═════ Provided text ═════

Book Madness: A Story of Book Collectors in America
The fascinating history of American bookishness as told through the sale of Charles Lamb’s library in 1848
Charles Lamb’s library—a heap of sixty scruffy old books singed with smoke, soaked with gin, sprinkled with crumbs, stripped of illustrations, and bescribbled by the essayist and his literary friends—caused a sensation when it was sold in New York in 1848. The transatlantic book world watched as the relics of a man revered as the patron saint of book collectors were dispersed.
Following those books through the stories of the bibliophiles who shaped intellectual life in America—booksellers, publishers, journalists, editors, bibliographers, librarians, actors, antiquarians, philanthropists, politicians, poets, clergymen—Denise Gigante brings to life a lost world of letters at a time when Americans were busy assembling the country’s major public, university, and society libraries. A human tale of loss, obsession, and spiritual survival, this book reveals the magical power books can have to bring people together and will be an absorbing read for anyone interested in what makes a book special.

═════

=== Goal ===
In the book description, where and in what year was Charles Lamb's library sold?

═════ Provided information ═════

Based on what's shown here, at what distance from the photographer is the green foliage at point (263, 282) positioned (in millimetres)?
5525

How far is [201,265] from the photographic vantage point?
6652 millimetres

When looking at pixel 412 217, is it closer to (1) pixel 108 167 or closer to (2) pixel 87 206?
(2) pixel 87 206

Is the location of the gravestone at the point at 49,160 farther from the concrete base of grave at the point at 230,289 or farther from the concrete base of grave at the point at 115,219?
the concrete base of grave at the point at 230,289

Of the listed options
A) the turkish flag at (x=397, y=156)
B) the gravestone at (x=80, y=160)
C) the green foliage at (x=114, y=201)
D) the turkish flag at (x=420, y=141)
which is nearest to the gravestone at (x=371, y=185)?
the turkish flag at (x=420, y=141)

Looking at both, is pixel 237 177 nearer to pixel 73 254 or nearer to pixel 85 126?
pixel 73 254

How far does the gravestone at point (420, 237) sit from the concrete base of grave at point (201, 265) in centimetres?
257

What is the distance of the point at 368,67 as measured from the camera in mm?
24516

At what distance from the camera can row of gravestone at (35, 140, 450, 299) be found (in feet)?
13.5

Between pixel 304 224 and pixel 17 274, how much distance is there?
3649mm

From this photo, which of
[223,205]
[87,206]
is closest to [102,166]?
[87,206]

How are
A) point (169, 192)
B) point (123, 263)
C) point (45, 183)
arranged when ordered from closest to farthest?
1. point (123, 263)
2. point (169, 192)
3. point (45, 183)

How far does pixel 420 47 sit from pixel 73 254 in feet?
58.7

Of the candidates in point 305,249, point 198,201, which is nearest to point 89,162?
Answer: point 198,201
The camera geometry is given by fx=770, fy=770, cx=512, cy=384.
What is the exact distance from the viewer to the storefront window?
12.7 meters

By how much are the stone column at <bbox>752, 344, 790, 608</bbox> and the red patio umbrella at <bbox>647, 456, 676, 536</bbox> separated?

═════

=== Response for this exercise ===
New York, in 1848.